Stored dataset items
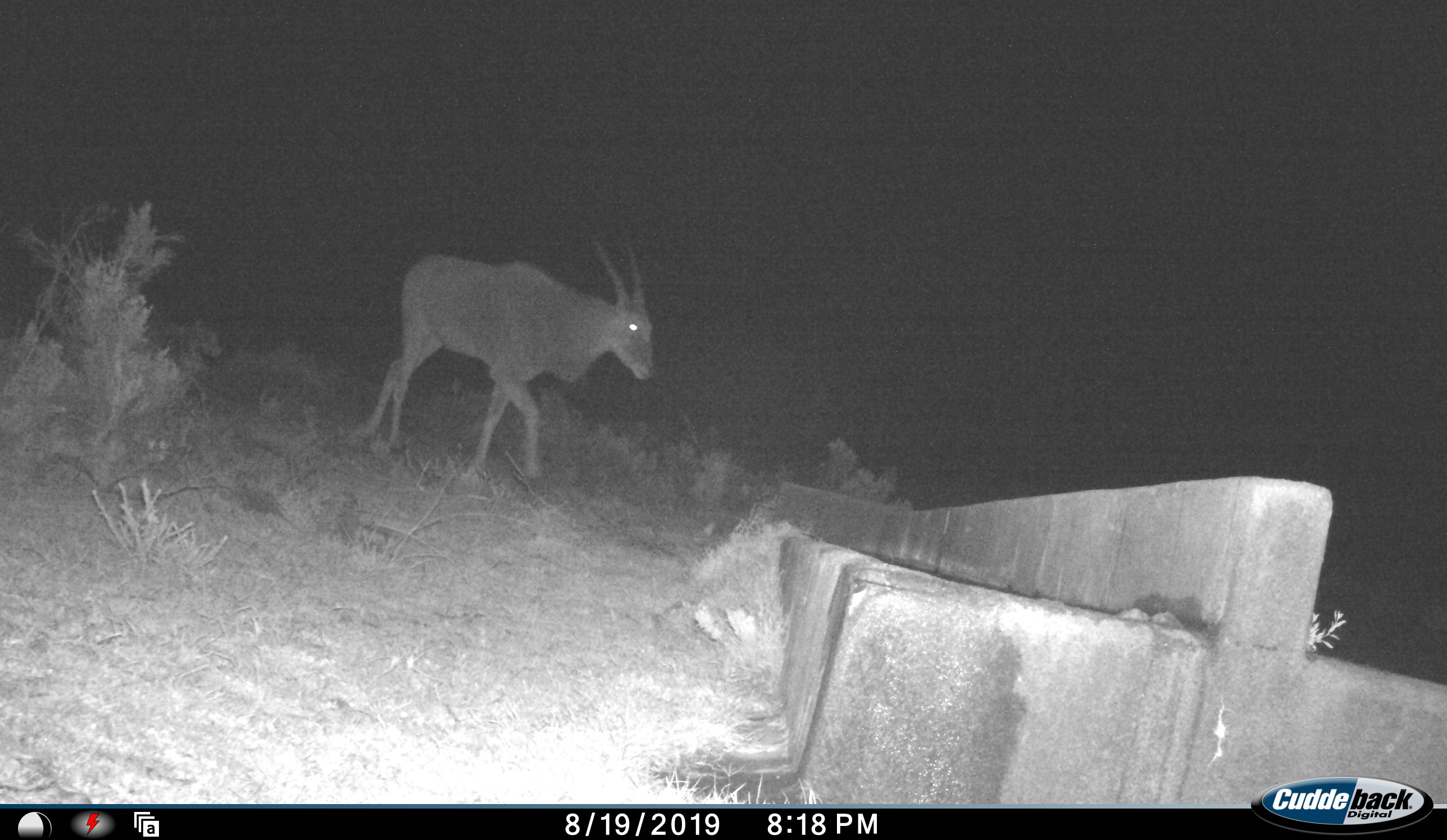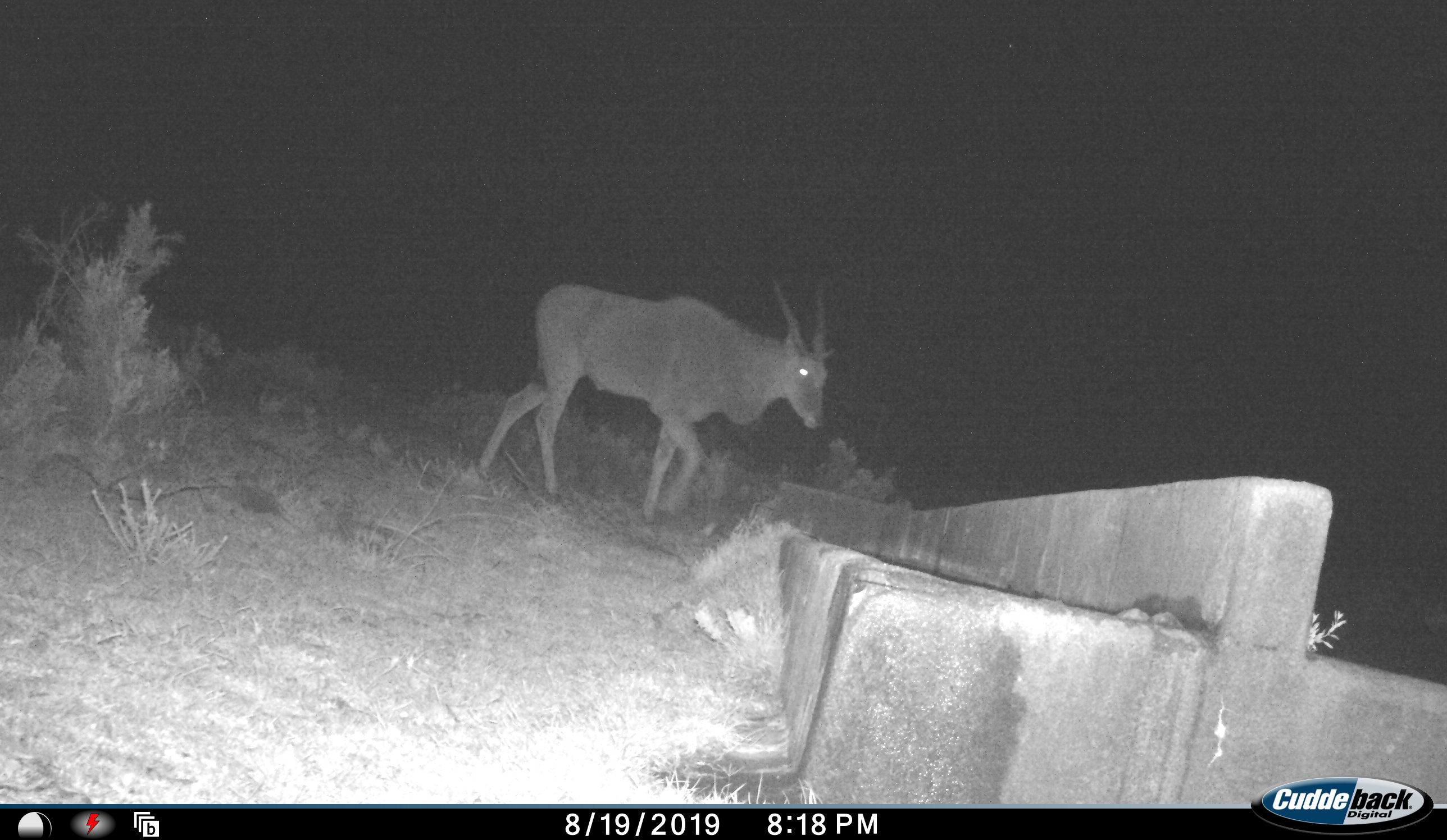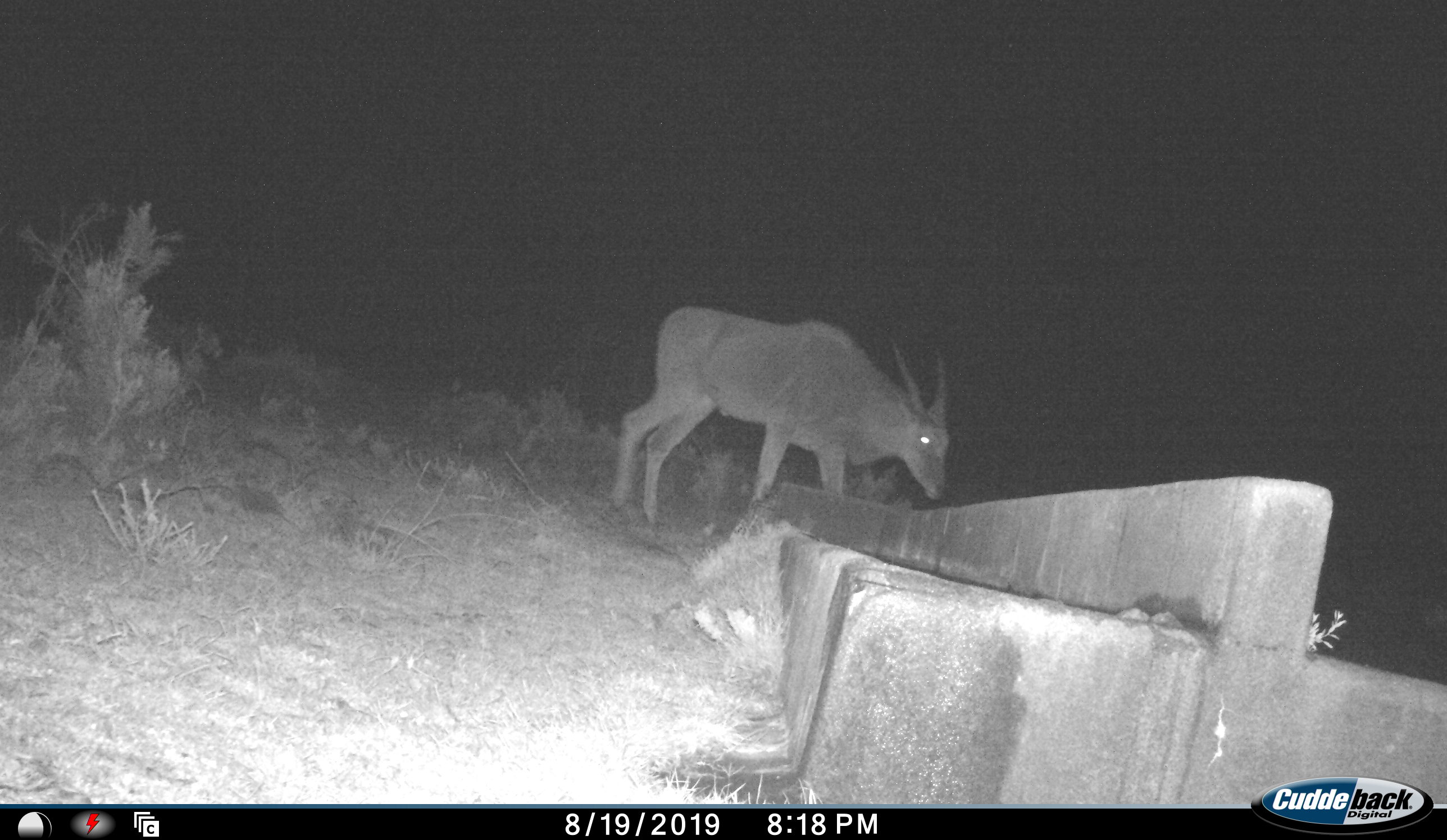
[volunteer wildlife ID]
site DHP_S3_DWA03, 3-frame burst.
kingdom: Animalia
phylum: Chordata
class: Mammalia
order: Artiodactyla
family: Bovidae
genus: Tragelaphus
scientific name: Tragelaphus oryx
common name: eland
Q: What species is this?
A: Eland (Tragelaphus oryx).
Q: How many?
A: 1.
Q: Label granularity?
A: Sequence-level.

* **YOUR TASK**
Set down the records above exactly as written, beginning with the first line and ending with the line that contains "Q: What species is this?", and do not include pictures.

* **RESPONSE BELOW**
[volunteer wildlife ID]
site DHP_S3_DWA03, 3-frame burst.
kingdom: Animalia
phylum: Chordata
class: Mammalia
order: Artiodactyla
family: Bovidae
genus: Tragelaphus
scientific name: Tragelaphus oryx
common name: eland
Q: What species is this?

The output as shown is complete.